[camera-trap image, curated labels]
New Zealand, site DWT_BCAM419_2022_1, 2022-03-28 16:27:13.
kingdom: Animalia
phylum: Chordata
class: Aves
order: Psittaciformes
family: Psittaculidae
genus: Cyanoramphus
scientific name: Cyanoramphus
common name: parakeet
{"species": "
* * * * *
What the exercise asks: Nothing but the lines from the line containing "class: Aves" through the final line of the entries should appear in your answer, copied exactly.

Completed exercise:
class: Aves
order: Psittaciformes
family: Psittaculidae
genus: Cyanoramphus
scientific name: Cyanoramphus
common name: parakeet
{"species": "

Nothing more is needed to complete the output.